Traditionally we think of repositories in digital libraries as services that store and provide access to content. Over the past several years we have seen the proliferation of institutional repositories that conform to this basic storage model, based on architectures such as DSpace, Fedora, Greenstone and ePrints. However, the web has increasingly evolved into a dynamic, collaborative space populated by blogs, wikis, and other forms of dynamic information. In response, we must reframe the role of repositories and their context within a broader service-oriented architecture that enables integration of traditional text-based context, data, and computational services. This session will review the traditional role of repositories and articulate their new expanded role.
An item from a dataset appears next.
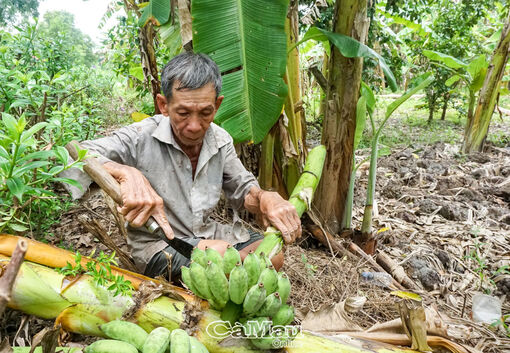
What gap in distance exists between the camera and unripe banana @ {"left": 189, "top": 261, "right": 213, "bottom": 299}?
1.11 metres

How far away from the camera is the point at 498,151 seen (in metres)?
5.88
It will use examples of applications in the institutional repository and developing world of eScholarship.
  
  
Making the Library work for the User 
(John Akeroyd, University College London; Vittore Casarosa, ISTI-CNR; Andrea Scotti, Fondazione Rinascimento Digitale)
  
This session will explore how a digital library can be not just a source of information, but can become a tool for study, research, work and collaboration in a multilingual environment. It will look at examples of tools and services for personalizing, customizing, inferring information and sharing information, to satisfy the needs expressed by a person (student, teacher, librarian), by industry, by general public, or by an entity (other digital library or digital service). The session will include also tools and techniques for examining usability, issues surrounding metrics, and case studies examining effort to gauge impact on users of various types.
  
  
Evaluation of Digital Libraries 
(Anna Maria Tammaro, University of Parma; Mary Marlino, Digital Learning Science)
 
The session on Evaluation will provide participants with a methodological framework with which to consider user needs, expectations and perceptions, and further develop their critical ability to evaluate service quality and plan digital library programmes.
  
 
Scholarly Communication in the 21st Century 
(Carl Lagoze, Cornell University)
  
The nature of scholarship in all disciplines is changing. Enabled by increasingly powerful computers, high-speed networks, and peta-scale storage it is becoming increasingly dynamic, collaborative, data-centric, and process oriented. The artifacts of scholarship are increasingly complex combining text, images, video, data, and computational simulations. To date we have seen a number of responses to these changes including institutional and disciplinary repositories, the “Open access” movement, and protocols such as OAI-PMH that allow federation of content across the Internet. Yet these efforts so far represent changes in form rather than nature. We now have the technologies that make it possible to create a scholarly communication system that closely resembles, and is intertwined with, the scholarly endeavor itself, rather than being an afterthought or annex. This session will look at this changing context and the opportunities it affords. It will begin by reviewing new scholarly communication mechanisms that exist now, including arXiv, PLOS, and institutional repositories. It will then describe state-of-the art developments including the eSciDoc project at the Max Planck Society, the DART project in Australia, and the OAI Object Reuse and Exchange initiative.
  

 
Final session: the (near) future
  
In this final session each work group into which the participants had been divided will present a “project” outlining their ideal Digital Library of the future, based on the concepts acquired during the school.
 
  
Field trips
 
The school programme includes also a visit to two cultural institutions in Florence with significative digital collections, where the school participants will have the opportunity to experiment with those digital libraries and to listen to the experience of those institutions in setting them up.